We then traced the idea of such a Supreme Being through the creeds of races rising in the scale of material culture, demonstrating that he was thrust aside by the competition of ravenous but serviceable ghosts, ghost-gods, and shades of kingly ancestors, with their magic and their bloody rites. These rites and the animistic conception behind them were next, in rare cases, reflected or refracted back on the Supreme Eternal. Aristocratic institutions fostered polytheism with the old Supreme Being obscured, or superseded, or enthroned as Emperor-God, or King-God. We saw how, and in what sense, the old degeneration theory could be defined and defended. We observed traces of degeneration in certain archaic aspects of the faith in Jehovah; and we proved that (given a tolerably pure low savage belief in a Supreme Being) that belief must degenerate, under social conditions, as civilisation advanced. Next, studying what we may call the restoration of Jehovah, under the great Prophets of Israel, we noted that they, and Israel generally, were strangely indifferent to that priceless aspect of Animism, the care for the future happiness, as conditioned by the conduct of the individual soul. That aspect had been neglected neither by the popular instinct nor the priestly and philosophic reflection of Egypt, Greece, and Rome. Christianity, last, combined what was good in Animism, the care for the individual soul as an immortal spirit under eternal responsibilities, with the One righteous Eternal of prophetic Israel, and so ended the long, intricate, and mysterious theological education of humanity. Such is our theory, which does not, to us, appear to lack evidence, nor to be inconsistent (as the anthropological theory is apparently inconsistent) with the hypothesis of evolution.

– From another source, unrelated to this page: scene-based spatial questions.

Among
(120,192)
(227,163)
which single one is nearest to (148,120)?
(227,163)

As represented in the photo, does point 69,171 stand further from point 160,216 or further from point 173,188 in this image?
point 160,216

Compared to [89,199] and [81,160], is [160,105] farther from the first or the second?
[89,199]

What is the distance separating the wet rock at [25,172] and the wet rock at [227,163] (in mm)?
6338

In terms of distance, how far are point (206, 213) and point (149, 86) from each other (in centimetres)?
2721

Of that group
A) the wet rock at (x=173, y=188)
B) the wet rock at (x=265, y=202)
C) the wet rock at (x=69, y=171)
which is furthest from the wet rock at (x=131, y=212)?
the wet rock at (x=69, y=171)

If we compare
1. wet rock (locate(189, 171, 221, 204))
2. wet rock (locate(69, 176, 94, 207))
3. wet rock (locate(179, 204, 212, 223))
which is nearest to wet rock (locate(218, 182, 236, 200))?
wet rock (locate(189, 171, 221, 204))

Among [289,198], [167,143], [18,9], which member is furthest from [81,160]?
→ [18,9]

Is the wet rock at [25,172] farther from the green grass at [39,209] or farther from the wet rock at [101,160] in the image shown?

All this, it must be emphatically insisted on, is propounded ’under all reserves.’ While these four stages, say (1) the Australian unpropitiated Moral Being, (2) the African neglected Being, still somewhat moral, (3) the relatively Supreme Being involved in human sacrifice, as in Polynesia, and (4) the Moral Being reinstated philosophically, as in Israel, do suggest steps in evolution, we desire to base no hard-and-fast system of ascending and descending degrees upon our present evidence. The real object is to show that facts may be regarded in this light, as well as in the light thrown by the anthropological theory, in the hands whether of Mr. Tylor, Mr. Spencer, M. Reville, or Mr. Jevons, whose interesting work comes nearest to our provisional hypothesis.
We only ask for suspense of judgment, and for hesitation in accepting the dogmas of modern manual makers. An exception to them certainly appears to be Mr. Clodd, if we may safely attribute to him a review (signed C.) of Mr. Grant Allen’s ‘Evolution of the Idea of God.’
’We fear that all our speculations will remain summaries of probabilities. No documents are extant to enlighten us; we have only mobile, complex and confused ideas, incarnate in eccentric, often contradictory theories. That this character attaches to such ideas should keep us on guard against framing theories whose symmetry is sometimes their condemnation’ (’Daily Chronicle,’ December 10, 1897).